**The records:**
╔══
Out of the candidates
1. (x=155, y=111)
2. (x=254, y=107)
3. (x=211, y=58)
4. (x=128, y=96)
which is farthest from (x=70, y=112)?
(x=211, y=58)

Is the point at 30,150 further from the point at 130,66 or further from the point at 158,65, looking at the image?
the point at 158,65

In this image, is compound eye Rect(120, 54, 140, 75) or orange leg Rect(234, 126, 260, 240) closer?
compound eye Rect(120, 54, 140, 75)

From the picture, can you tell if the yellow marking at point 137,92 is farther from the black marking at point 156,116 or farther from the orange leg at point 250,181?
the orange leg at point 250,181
╚══
╔══
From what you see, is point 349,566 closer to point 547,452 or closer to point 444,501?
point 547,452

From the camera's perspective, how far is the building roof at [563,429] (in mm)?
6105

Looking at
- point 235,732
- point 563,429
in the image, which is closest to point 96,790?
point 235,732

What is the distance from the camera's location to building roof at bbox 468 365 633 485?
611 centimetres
╚══
╔══
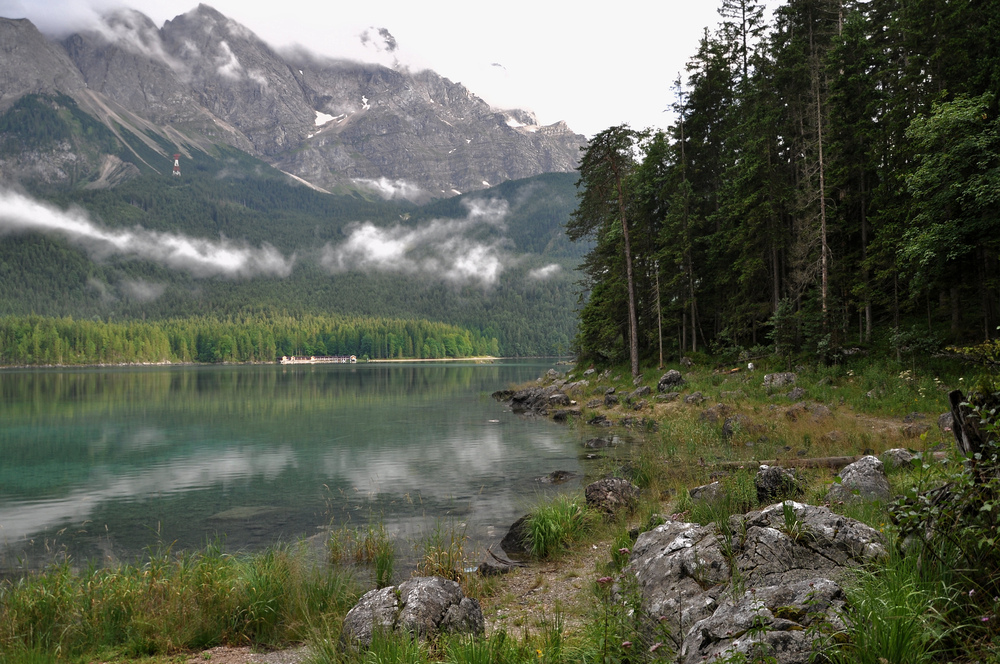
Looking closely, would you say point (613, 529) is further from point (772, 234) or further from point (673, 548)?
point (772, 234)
╚══
**Your objective:** List every line above that contains the string "closer". Case matters.

**Answer:**
In this image, is compound eye Rect(120, 54, 140, 75) or orange leg Rect(234, 126, 260, 240) closer?
From what you see, is point 349,566 closer to point 547,452 or closer to point 444,501?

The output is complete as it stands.